- _WHAT THE EXERCISE ASKS_:
Please retype the entries below word for word, passing over every picture.

[Records contained in a dataset]
##########

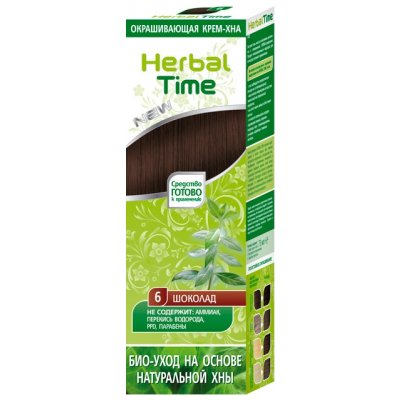 Henna přírodní Herbal Time barva na vlasy čokoláda -6 75 ml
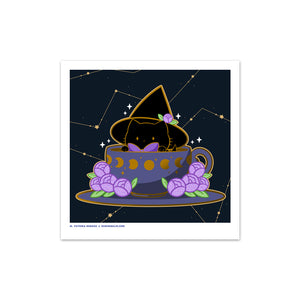 Sassy Kitties Witchy Kitties Magical Tea Art Print (Signed)
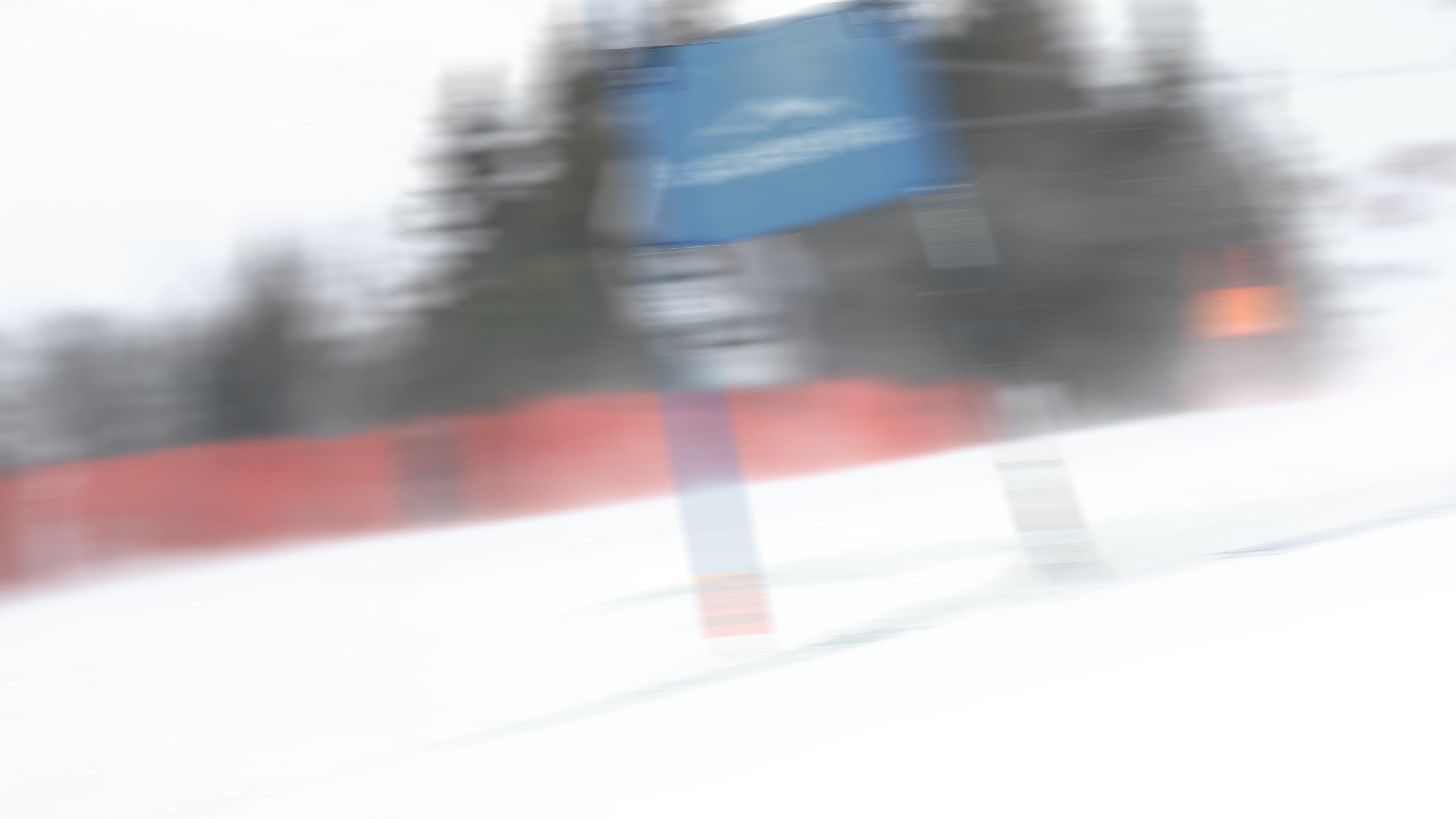 Een vervaagde skipiste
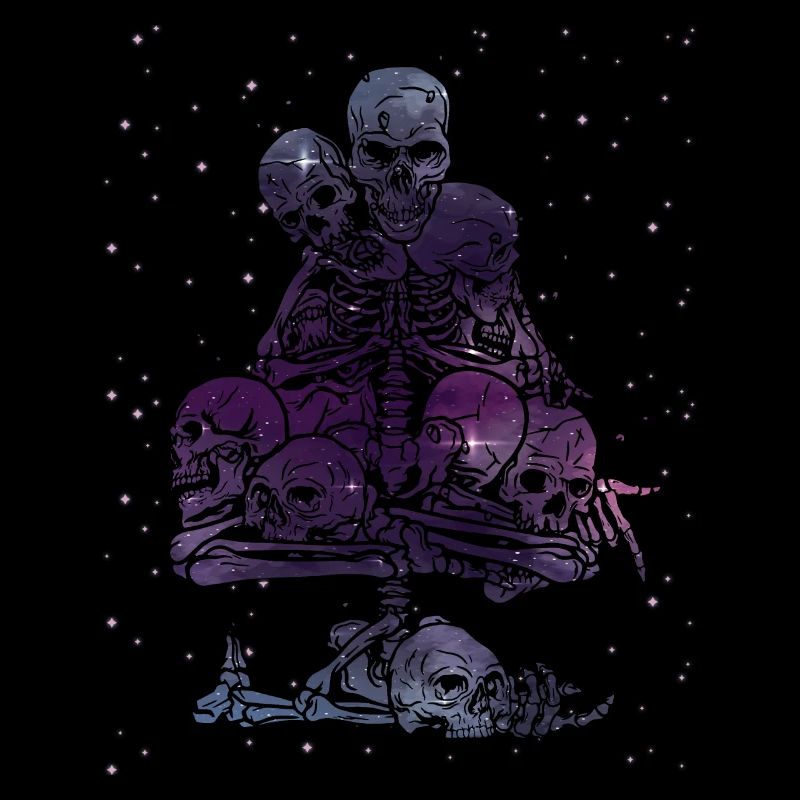 Celestial Skeletons Mysticism Graphic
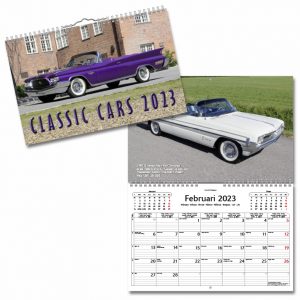 Väggkalender Classic Cars Liten 2023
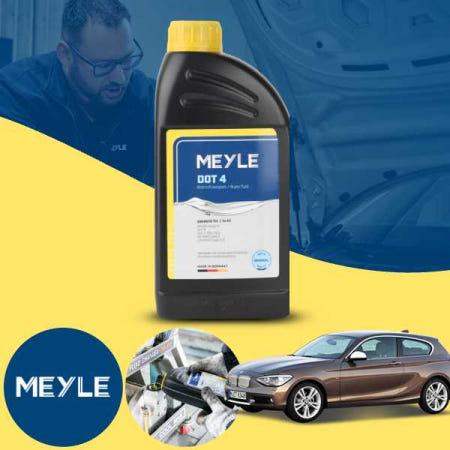[자체제작]BMW F20 120d (12~19) (N47) MEYLE DOT4 브레이크오일 1L 제동액 자동차 브레이크액 독일산 고성능 프리미엄 오일 1병
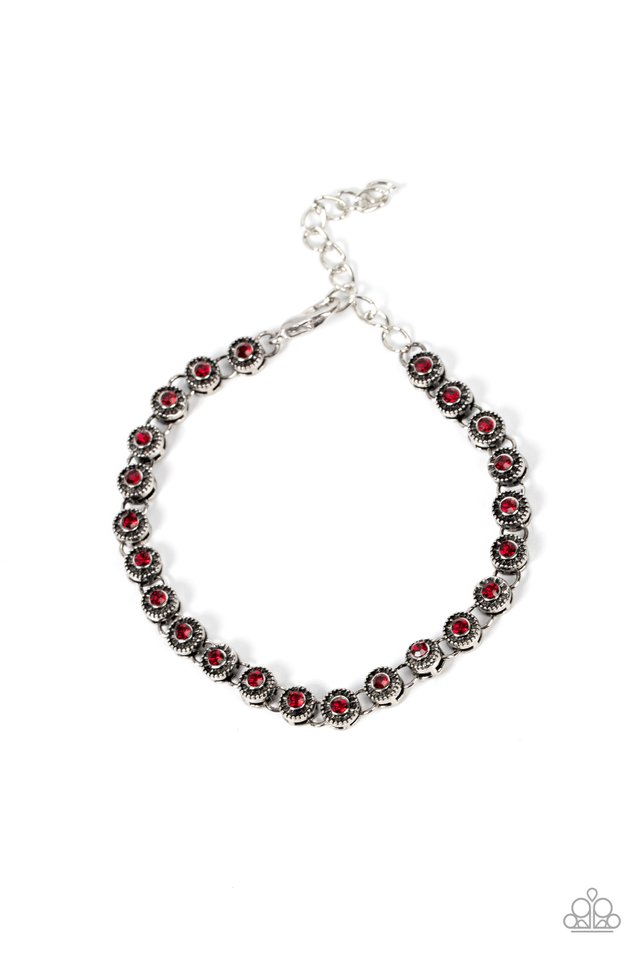 Charm School Shimmer - Red - Paparazzi Bracelet Image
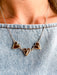 Cascade Heart Mini Necklace - Gold - Tucker Brown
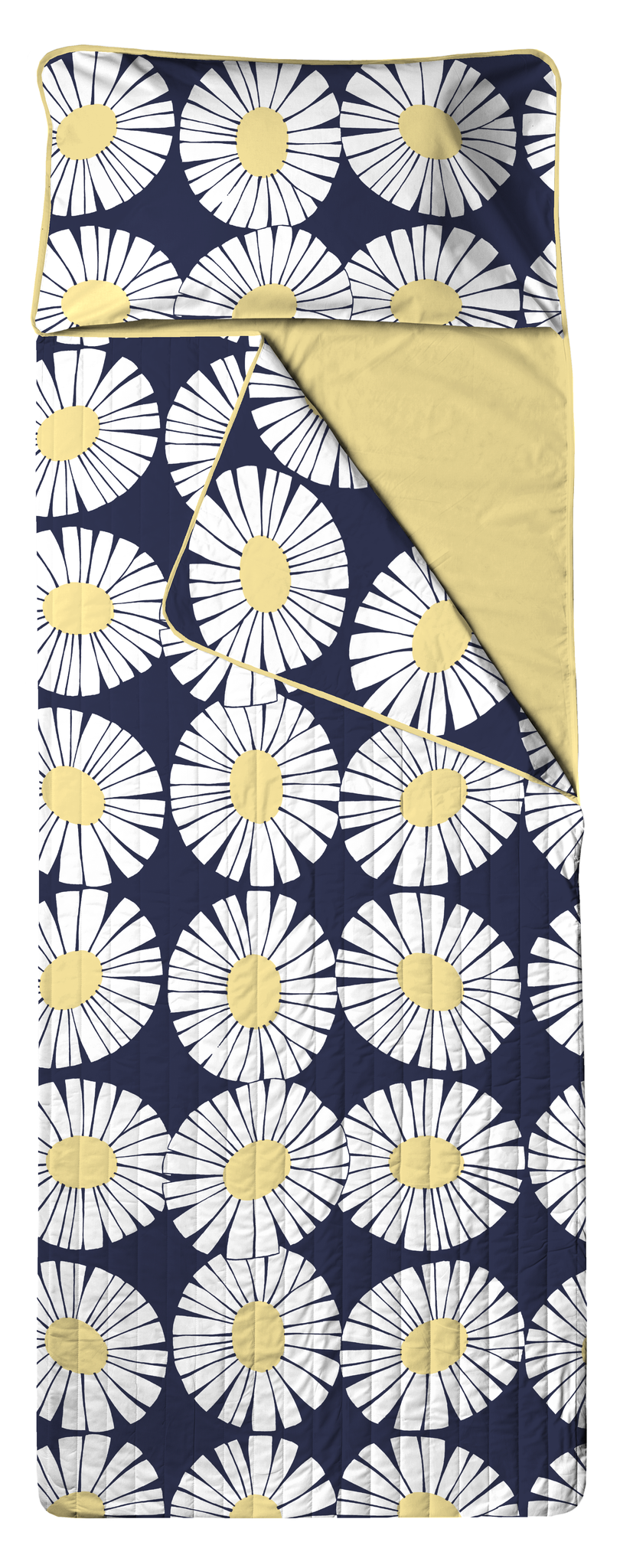 60432-5488-02-06; Finlayson Valo Sleep Bag Dark Blue / Yellow / 90x250 cm 
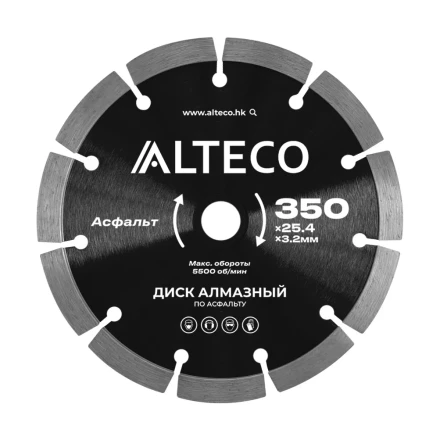 Диск алмазный по асфальту ALTECO 350x25.4x3.2 мм 66485 купить в Нефтеюганске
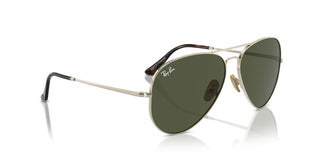 Ray-ban Rb 8089 Unisex Gold Pilot Sunglasses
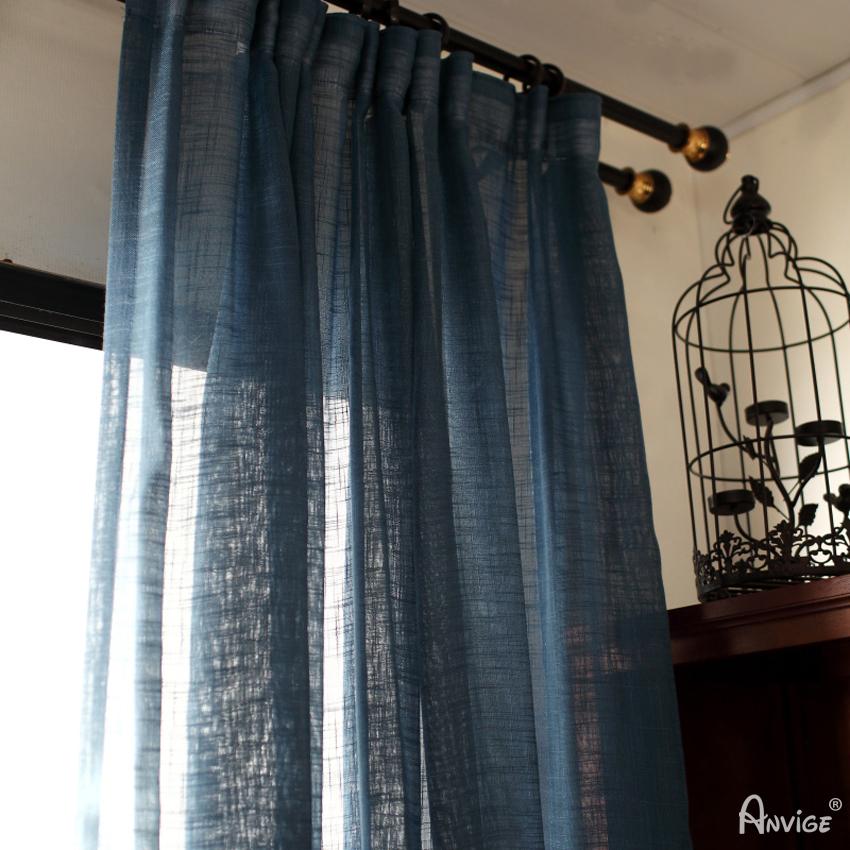 Sheer Curtain ANVIGE Cartoon Princess Blue and White Lace Embroidered,Grommet Window Curtain Sheer Curtains For Living Room,52''Wx63''L,1 Panel roman shades roman blinds curtains window treatment window shade window blind customized roman shades curtain drapes curtains for living room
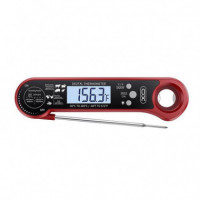 Termómetro para Alimentos Plegable SF04 Rojo -50 ºc a 300 ºc XO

##########

- _TASK ANSWER_:
 Henna přírodní Herbal Time barva na vlasy čokoláda -6 75 ml
 Sassy Kitties Witchy Kitties Magical Tea Art Print (Signed)
 Een vervaagde skipiste
 Celestial Skeletons Mysticism Graphic
 Väggkalender Classic Cars Liten 2023
[자체제작]BMW F20 120d (12~19) (N47) MEYLE DOT4 브레이크오일 1L 제동액 자동차 브레이크액 독일산 고성능 프리미엄 오일 1병
 Charm School Shimmer - Red - Paparazzi Bracelet Image
 Cascade Heart Mini Necklace - Gold - Tucker Brown
 60432-5488-02-06; Finlayson Valo Sleep Bag Dark Blue / Yellow / 90x250 cm 
 Диск алмазный по асфальту ALTECO 350x25.4x3.2 мм 66485 купить в Нефтеюганске
 Ray-ban Rb 8089 Unisex Gold Pilot Sunglasses
 Sheer Curtain ANVIGE Cartoon Princess Blue and White Lace Embroidered,Grommet Window Curtain Sheer Curtains For Living Room,52''Wx63''L,1 Panel roman shades roman blinds curtains window treatment window shade window blind customized roman shades curtain drapes curtains for living room
 Termómetro para Alimentos Plegable SF04 Rojo -50 ºc a 300 ºc XO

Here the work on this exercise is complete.